EU Kommission (Foto: © Schmuttel /

Brussels — The European Commission (EC) has published an ‘indicative roadmap’ for its upcoming revised „Circular Economy Strategy“ (formerly known as the Circular Economy Package). The new approach requires „a clear and ambitious political vision combined with effective policy tools that can drive real change on the ground“.

According to the paper, two main reasons have motivated the withdrawal of the former Circular Economy Package.

„Firstly, the overall approach presented in July 2014 had a rather exclusive focus on waste management, without appropriately exploring synergies with other policies – clear examples of such policies are product policies or the development of well-functioning markets for secondary raw materials. It is therefore important to step up the ambition by looking more concretely at waste management on the one hand, and related key aspects of the value chain, which are essential in order to „close the loop“ of the circular economy, on the other hand.

Secondly, as far as the waste proposal is concerned, the Commission will examine, in particular, how to make this proposal more country specific, and how to improve the implementation of waste policy on the ground. To that effect, the Commission will look more closely in particular into existing problems of non-compliance which is essential to ensure effective implementation.“

As the „indicative roadmap“ argues, important barriers to the circular economy arise from market failures (e. g . weak price signals due to lack of internalisation of externalities on some commodity markets , split incentives for actors across the value chain, lack of information for investors or consumers, etc.), but also governance and regulatory failures, some of which can be linked to EU legislation (e.g. some ineffective or insufficient policy tools, unaddressed implementation problems, lack of coherence between policy instruments, creation of administrative burden and barriers, lack of harmonised standards, etc.).

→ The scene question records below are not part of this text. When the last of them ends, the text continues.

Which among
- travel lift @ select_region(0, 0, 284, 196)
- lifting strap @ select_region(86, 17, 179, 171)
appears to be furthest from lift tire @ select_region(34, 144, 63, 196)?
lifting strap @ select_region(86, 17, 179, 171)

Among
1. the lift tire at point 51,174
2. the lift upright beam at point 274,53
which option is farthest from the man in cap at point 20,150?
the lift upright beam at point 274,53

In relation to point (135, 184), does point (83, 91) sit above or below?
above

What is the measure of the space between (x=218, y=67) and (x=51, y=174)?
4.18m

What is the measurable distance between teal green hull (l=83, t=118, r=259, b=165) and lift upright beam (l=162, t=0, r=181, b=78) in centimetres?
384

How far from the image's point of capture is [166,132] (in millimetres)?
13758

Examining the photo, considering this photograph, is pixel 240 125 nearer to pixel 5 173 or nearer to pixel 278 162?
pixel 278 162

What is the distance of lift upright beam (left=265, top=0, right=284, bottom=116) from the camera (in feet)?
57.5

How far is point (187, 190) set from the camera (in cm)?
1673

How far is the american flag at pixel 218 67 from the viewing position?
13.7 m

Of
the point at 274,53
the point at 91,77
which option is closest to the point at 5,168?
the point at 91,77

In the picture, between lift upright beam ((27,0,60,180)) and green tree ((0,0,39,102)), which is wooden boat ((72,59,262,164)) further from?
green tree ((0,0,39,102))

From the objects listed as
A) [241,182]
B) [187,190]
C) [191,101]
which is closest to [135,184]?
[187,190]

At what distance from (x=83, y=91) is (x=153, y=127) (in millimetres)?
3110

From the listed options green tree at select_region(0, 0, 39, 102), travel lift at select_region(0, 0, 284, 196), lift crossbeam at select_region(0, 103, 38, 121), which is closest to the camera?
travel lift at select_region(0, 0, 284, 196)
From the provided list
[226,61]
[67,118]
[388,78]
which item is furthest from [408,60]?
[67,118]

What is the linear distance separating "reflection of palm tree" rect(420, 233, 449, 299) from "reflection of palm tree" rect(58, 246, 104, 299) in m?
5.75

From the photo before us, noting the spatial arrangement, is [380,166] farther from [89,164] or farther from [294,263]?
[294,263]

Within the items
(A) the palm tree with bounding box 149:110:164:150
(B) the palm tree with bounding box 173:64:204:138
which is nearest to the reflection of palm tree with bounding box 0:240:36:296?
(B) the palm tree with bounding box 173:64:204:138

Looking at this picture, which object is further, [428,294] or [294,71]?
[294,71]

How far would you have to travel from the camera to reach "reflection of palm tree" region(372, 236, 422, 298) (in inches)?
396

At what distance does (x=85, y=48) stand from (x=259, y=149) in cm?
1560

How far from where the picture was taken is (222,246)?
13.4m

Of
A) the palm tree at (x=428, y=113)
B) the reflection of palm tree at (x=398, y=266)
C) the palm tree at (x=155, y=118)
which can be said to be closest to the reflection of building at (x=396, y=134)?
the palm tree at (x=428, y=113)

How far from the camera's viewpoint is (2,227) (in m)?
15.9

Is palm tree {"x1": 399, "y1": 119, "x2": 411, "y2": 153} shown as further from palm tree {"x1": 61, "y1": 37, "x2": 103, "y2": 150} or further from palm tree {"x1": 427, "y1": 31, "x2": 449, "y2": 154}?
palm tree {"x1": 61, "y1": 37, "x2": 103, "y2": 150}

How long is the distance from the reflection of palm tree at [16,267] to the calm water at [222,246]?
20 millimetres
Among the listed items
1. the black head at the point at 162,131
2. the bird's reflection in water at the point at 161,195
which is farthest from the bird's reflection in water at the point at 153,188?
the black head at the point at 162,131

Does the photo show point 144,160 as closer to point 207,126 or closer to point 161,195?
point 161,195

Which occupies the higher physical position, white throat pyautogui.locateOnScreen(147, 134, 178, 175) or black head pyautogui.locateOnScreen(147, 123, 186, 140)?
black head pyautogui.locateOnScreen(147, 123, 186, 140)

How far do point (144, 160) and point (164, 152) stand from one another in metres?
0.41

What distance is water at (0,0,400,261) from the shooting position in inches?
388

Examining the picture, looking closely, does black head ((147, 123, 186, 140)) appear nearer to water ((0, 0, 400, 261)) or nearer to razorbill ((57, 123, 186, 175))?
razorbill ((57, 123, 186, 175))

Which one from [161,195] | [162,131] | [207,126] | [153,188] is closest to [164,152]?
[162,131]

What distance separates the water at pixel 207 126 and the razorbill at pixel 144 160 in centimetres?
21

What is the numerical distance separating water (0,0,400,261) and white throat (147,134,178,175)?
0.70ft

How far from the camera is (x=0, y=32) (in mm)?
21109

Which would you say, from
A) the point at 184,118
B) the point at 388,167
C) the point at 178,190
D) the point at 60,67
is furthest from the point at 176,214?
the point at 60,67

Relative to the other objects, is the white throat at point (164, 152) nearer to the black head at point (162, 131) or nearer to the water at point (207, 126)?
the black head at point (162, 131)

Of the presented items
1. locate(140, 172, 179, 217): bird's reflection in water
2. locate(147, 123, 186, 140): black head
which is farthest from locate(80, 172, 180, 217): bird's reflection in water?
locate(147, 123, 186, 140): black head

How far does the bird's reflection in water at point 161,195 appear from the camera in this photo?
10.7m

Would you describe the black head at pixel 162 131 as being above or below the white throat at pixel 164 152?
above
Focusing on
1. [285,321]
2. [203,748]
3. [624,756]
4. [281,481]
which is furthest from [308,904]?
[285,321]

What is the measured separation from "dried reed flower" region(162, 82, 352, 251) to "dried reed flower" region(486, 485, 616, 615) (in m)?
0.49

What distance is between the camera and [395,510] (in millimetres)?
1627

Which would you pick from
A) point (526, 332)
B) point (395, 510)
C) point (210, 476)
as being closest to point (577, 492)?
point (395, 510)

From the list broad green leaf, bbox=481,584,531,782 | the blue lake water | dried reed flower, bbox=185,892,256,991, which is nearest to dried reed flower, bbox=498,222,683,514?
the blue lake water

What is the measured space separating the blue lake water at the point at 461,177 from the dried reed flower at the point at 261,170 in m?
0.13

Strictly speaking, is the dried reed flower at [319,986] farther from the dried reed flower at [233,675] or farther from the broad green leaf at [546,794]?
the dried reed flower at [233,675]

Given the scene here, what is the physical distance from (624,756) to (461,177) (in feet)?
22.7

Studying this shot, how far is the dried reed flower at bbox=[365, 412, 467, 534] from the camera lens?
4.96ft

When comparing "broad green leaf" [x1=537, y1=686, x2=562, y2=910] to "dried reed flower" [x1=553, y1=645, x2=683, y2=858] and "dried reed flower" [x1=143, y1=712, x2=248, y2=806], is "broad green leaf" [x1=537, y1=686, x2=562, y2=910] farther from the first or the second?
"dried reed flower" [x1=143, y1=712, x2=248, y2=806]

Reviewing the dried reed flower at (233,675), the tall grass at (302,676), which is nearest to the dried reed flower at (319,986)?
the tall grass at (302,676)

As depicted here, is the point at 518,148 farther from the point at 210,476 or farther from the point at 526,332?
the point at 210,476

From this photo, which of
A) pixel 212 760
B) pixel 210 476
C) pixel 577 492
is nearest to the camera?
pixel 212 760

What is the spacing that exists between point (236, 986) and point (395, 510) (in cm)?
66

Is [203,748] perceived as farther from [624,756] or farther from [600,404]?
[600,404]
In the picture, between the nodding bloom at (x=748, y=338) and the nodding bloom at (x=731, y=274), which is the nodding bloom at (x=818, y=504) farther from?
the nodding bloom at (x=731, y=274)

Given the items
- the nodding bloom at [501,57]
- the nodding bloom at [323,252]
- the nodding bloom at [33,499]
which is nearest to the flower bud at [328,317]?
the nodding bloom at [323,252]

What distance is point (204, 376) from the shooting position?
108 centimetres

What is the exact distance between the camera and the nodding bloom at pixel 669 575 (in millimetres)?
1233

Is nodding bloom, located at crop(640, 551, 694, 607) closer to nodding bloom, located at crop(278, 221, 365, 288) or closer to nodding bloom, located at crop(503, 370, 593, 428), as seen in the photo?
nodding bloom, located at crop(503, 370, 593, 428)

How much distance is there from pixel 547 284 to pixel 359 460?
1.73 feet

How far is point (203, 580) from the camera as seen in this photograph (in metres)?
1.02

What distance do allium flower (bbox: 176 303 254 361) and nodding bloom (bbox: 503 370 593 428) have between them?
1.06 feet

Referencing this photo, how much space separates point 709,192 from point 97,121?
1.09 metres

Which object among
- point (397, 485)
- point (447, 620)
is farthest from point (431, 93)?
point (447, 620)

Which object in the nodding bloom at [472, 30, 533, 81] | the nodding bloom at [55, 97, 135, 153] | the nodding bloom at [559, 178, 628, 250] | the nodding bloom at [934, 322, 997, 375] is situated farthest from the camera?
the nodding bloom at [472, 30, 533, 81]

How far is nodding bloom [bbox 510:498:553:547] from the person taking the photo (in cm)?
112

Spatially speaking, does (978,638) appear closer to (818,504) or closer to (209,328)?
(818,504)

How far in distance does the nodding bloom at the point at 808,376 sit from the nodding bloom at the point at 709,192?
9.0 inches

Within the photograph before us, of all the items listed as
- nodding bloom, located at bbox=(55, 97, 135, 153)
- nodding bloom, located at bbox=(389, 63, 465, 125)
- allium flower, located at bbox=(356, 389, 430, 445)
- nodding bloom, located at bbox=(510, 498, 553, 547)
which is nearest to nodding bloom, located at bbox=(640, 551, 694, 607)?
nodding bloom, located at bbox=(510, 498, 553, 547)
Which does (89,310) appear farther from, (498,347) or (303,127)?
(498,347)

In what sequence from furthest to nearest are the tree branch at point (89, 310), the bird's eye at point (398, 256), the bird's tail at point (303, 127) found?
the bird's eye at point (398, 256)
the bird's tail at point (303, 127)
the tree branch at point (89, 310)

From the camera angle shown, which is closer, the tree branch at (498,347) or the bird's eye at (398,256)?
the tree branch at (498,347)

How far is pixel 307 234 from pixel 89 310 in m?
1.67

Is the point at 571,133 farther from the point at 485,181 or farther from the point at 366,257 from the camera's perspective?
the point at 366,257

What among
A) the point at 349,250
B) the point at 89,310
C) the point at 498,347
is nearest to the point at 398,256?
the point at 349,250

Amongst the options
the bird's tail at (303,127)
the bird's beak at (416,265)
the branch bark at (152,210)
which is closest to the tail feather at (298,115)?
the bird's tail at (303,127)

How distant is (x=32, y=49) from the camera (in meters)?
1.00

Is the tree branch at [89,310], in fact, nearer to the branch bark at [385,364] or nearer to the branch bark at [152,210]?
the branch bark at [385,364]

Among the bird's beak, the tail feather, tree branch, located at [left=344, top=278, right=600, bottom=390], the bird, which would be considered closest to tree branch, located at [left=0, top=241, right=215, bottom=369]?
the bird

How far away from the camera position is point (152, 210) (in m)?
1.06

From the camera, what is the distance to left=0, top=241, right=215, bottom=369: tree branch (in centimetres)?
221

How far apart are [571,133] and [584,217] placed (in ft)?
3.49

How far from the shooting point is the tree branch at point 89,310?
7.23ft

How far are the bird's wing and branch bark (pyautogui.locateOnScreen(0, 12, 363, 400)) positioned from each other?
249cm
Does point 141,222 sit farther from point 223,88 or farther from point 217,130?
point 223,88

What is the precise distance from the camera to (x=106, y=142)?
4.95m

The new initiative of the European Commission aims „at tackling some of those barriers through a comprehensive and coherent approach that fully takes into account interactions and interdependence across the whole value chain, rather than focusing exclusively on one part of the economic cycle.“

The aim is „to establish a framework to overcome shortcomings and create conditions for
the development of a circular economy“.

The EC states that „an appropriate stakeholder consultation will be carried out in the preparation for the new initiative, including an online consultation and a stakeholder meeting“. According to EC’s Director-General for Environment, Karl Falkenberg, these consultations will take place „before summer“.